## [Desafio]
Repita, sem nenhuma alteração, o trecho da listagem que vai da linha que contém "Could you tell me which of" até o fim da listagem, incluindo as duas extremidades. Deixe as imagens fora da resposta.
··· Dados fornecidos
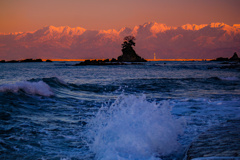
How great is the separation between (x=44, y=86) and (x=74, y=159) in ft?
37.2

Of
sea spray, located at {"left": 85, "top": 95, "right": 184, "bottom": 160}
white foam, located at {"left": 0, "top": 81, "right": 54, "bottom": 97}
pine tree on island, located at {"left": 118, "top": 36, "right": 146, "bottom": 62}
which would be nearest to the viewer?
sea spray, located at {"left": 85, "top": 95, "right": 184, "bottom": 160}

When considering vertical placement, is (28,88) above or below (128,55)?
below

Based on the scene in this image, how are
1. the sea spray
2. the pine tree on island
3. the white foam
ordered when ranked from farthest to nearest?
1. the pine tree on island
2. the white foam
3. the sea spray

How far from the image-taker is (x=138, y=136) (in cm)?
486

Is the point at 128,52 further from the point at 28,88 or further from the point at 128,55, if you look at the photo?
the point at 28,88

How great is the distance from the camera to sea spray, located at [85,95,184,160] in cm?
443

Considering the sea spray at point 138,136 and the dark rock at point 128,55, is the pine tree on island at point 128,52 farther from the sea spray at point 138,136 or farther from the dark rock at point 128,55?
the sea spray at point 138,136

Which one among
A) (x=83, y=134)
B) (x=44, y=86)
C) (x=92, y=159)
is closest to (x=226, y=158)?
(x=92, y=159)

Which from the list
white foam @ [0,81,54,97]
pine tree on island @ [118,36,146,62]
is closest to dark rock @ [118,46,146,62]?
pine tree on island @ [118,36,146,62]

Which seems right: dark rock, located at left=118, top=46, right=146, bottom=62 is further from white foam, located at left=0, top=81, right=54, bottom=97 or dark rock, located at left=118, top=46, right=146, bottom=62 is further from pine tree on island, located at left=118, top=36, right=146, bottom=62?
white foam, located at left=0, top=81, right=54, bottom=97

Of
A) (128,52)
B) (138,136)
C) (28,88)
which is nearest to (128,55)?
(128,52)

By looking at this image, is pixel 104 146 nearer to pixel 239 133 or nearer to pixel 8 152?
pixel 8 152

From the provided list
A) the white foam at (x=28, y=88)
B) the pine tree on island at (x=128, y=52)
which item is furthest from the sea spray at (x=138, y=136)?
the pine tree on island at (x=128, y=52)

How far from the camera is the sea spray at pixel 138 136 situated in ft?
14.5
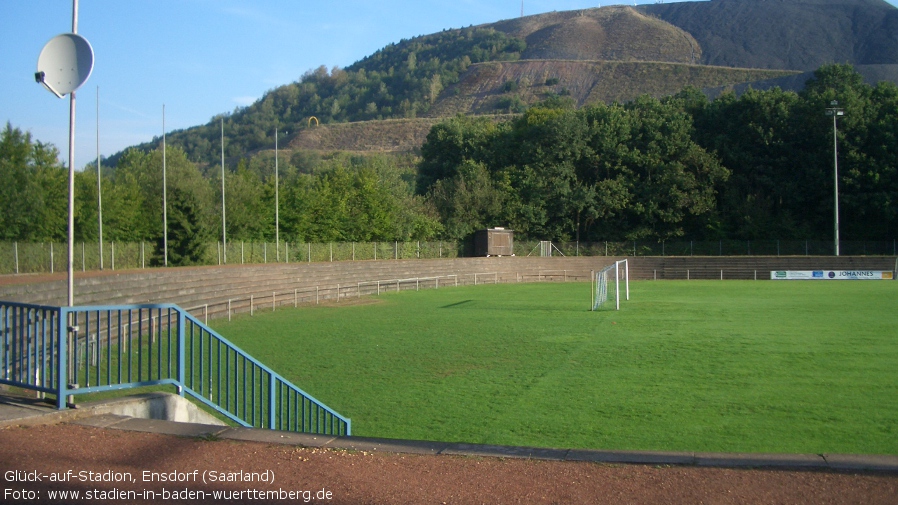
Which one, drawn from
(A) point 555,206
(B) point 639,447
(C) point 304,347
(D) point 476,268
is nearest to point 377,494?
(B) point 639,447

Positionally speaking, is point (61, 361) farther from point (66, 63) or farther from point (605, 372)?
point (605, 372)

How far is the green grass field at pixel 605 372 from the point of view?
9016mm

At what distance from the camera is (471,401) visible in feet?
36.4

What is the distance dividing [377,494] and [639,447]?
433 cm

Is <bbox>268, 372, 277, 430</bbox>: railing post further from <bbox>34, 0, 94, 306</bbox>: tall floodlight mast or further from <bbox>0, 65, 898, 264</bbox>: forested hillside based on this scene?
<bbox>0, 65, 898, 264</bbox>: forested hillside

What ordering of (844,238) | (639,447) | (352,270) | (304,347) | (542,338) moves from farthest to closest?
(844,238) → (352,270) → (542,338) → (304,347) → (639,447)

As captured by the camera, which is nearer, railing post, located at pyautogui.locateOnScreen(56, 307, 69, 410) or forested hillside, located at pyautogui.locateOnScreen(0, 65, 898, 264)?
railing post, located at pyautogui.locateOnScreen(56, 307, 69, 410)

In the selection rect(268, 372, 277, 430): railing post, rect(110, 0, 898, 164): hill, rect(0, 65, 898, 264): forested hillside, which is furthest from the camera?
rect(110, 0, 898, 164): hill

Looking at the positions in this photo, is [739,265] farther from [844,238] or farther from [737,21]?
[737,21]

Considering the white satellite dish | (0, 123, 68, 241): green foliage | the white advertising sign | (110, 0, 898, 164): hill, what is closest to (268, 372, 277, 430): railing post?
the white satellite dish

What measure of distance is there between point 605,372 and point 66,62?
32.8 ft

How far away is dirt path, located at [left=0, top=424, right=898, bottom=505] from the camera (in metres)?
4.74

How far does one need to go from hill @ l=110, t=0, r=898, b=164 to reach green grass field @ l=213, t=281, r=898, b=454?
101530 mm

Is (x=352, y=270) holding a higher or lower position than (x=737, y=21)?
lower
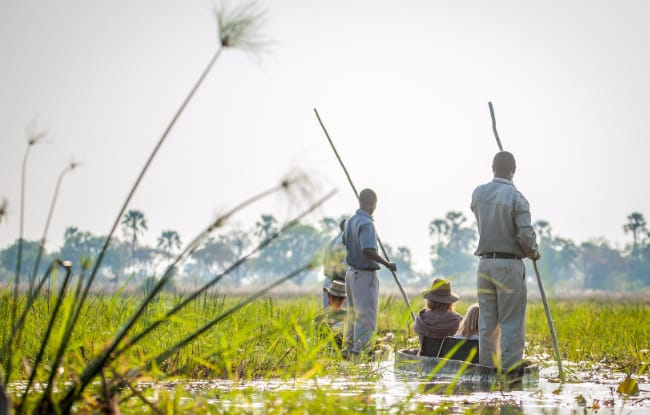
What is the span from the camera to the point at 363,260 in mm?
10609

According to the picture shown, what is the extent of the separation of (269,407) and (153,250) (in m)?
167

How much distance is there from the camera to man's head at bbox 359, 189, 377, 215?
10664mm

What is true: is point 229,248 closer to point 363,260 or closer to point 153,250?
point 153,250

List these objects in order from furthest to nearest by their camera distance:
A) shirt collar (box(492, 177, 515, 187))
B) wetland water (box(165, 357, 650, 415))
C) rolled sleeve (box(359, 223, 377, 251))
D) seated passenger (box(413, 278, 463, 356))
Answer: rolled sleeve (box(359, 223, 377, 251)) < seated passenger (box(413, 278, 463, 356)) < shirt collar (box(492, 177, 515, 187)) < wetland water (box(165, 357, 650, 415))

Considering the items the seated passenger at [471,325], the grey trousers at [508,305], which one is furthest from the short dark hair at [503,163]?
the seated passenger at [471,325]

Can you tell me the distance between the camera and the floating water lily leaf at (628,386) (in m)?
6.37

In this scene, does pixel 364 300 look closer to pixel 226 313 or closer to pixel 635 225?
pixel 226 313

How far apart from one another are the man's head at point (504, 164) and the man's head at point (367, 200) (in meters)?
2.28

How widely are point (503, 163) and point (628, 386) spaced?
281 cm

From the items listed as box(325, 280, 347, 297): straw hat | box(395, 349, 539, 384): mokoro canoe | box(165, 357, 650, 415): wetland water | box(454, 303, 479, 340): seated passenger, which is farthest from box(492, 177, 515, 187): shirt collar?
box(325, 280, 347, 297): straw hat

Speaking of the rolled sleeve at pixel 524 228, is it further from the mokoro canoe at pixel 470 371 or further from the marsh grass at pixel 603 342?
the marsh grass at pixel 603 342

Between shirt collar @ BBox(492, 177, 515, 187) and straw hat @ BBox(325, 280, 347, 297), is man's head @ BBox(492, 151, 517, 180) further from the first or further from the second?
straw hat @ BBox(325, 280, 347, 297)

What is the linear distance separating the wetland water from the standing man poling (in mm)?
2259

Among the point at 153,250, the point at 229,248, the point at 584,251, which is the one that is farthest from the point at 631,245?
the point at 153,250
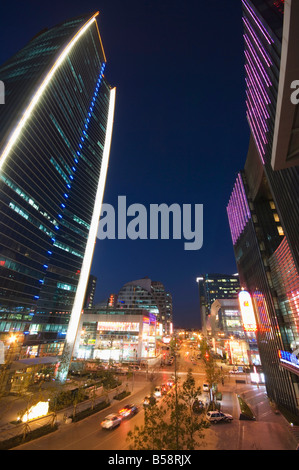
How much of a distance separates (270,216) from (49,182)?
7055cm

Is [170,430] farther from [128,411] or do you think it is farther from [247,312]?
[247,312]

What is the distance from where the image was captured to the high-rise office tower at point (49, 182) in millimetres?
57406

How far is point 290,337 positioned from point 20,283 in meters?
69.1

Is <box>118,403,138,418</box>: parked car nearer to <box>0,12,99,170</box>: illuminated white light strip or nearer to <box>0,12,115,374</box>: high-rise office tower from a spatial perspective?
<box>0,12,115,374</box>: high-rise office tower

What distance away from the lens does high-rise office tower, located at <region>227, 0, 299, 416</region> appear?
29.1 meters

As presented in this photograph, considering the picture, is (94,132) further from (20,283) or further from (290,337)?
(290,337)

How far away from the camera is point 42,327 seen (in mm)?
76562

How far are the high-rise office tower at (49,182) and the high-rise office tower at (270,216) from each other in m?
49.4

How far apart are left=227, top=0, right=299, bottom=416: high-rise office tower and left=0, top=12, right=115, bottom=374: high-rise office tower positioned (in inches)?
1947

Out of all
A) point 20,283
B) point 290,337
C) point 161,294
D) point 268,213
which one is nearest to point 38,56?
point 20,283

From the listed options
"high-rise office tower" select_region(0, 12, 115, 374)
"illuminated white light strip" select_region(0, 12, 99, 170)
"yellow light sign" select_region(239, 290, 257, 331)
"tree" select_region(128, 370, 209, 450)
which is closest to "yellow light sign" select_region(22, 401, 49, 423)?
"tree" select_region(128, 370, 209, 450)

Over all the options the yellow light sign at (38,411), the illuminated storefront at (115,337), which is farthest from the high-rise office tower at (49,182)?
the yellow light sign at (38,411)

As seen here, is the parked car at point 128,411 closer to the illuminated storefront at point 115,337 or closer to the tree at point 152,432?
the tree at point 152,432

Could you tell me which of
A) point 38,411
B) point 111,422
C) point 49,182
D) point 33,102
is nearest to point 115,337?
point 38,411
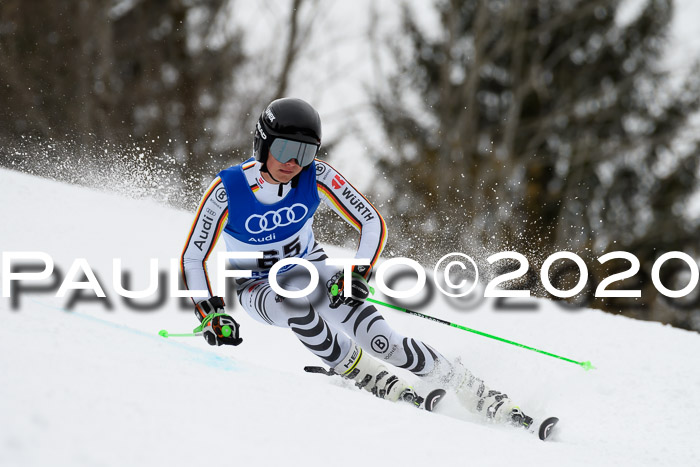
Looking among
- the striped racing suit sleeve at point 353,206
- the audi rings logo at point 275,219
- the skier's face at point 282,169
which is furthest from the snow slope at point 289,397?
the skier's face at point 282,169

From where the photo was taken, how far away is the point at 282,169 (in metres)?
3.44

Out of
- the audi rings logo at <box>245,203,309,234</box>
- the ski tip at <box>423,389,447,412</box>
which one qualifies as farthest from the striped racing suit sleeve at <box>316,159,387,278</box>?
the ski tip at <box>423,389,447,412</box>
······
## [Exercício resolvido]
Could you tell me which of
A) point 38,411
B) point 111,422
C) point 49,182
D) point 33,102
is nearest to point 115,337?
point 38,411
Looking among
- the striped racing suit sleeve at point 353,206
- the audi rings logo at point 275,219
- the skier's face at point 282,169
which is furthest from the snow slope at point 289,397?
the skier's face at point 282,169

From where the photo was taken, how far away is the point at 282,169 (in metres)?
3.44

Out of
- the audi rings logo at <box>245,203,309,234</box>
- the ski tip at <box>423,389,447,412</box>
which one qualifies as farthest from the striped racing suit sleeve at <box>316,159,387,278</box>?
the ski tip at <box>423,389,447,412</box>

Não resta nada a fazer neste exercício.